--- start of Provided entries ---
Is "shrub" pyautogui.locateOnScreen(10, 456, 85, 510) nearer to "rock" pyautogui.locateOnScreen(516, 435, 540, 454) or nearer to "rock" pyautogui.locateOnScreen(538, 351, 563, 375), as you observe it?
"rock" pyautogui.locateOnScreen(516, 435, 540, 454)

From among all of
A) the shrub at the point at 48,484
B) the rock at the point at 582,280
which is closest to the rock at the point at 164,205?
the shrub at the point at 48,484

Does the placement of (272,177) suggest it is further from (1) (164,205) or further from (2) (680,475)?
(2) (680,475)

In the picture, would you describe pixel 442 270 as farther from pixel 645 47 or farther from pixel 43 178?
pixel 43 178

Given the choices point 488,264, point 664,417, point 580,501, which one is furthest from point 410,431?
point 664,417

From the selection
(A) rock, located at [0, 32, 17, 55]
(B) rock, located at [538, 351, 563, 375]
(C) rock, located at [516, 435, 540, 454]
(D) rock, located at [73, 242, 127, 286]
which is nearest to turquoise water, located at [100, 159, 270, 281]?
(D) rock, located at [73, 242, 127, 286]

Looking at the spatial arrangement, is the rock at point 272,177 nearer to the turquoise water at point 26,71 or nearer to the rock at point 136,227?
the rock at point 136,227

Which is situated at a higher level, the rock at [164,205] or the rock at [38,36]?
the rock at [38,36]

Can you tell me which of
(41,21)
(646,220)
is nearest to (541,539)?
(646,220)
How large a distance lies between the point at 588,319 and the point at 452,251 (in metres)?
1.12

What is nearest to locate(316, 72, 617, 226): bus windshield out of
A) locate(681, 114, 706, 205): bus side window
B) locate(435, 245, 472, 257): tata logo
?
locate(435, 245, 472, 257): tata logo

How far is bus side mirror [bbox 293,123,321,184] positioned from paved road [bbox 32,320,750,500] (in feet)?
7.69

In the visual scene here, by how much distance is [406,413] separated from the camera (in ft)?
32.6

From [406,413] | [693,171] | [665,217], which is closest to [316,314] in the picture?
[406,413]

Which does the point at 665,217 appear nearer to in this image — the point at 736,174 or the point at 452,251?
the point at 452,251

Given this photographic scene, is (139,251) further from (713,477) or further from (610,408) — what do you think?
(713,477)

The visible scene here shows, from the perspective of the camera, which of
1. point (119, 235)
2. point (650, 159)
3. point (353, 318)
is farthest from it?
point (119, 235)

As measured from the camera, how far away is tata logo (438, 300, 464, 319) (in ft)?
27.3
--- end of Provided entries ---
Short exercise: Print all of the data above, reproducing every line without a single change.

Correct result:
Is "shrub" pyautogui.locateOnScreen(10, 456, 85, 510) nearer to "rock" pyautogui.locateOnScreen(516, 435, 540, 454) or nearer to "rock" pyautogui.locateOnScreen(538, 351, 563, 375), as you observe it?
"rock" pyautogui.locateOnScreen(516, 435, 540, 454)

From among all of
A) the shrub at the point at 48,484
B) the rock at the point at 582,280
which is closest to the rock at the point at 164,205?
the shrub at the point at 48,484

Does the placement of (272,177) suggest it is further from (1) (164,205) or further from (2) (680,475)?
(2) (680,475)

In the picture, would you describe pixel 442 270 as farther from pixel 645 47 or farther from pixel 43 178?
pixel 43 178

Given the choices point 488,264, point 664,417, point 580,501, which one is furthest from point 410,431?
point 664,417

From the selection
(A) rock, located at [0, 32, 17, 55]
(B) rock, located at [538, 351, 563, 375]
(C) rock, located at [516, 435, 540, 454]
(D) rock, located at [73, 242, 127, 286]
which is nearest to turquoise water, located at [100, 159, 270, 281]?
(D) rock, located at [73, 242, 127, 286]

Looking at the spatial arrangement, is the rock at point 272,177 nearer to the turquoise water at point 26,71 or nearer to the rock at point 136,227?
the rock at point 136,227

Which is situated at a higher level, the rock at [164,205] or the rock at [38,36]?
the rock at [38,36]

Can you tell me which of
(41,21)
(646,220)
is nearest to (541,539)?
(646,220)
How large a distance lies between the point at 588,319 and the point at 452,251 (in metres)?
1.12

What is nearest to locate(316, 72, 617, 226): bus windshield out of
A) locate(681, 114, 706, 205): bus side window
B) locate(435, 245, 472, 257): tata logo
?
locate(435, 245, 472, 257): tata logo

How far is bus side mirror [bbox 293,123,321,184] positioned from paved road [bbox 32,320,750,500] (in feet)?
7.69

In the visual scene here, by how much distance is [406,413] separated from the camera (in ft)?
32.6

From [406,413] | [693,171] | [665,217], which is closest to [316,314] in the picture?
[406,413]

Which does the point at 665,217 appear nearer to in this image — the point at 736,174 or the point at 452,251?
the point at 452,251

Given this photographic scene, is (139,251) further from (713,477) or further from (610,408) — what do you think?
(713,477)

The visible scene here shows, from the perspective of the camera, which of
1. point (119, 235)
2. point (650, 159)
3. point (353, 318)
is farthest from it?
point (119, 235)

As measured from the camera, how far away is tata logo (438, 300, 464, 319) (in ft)?
27.3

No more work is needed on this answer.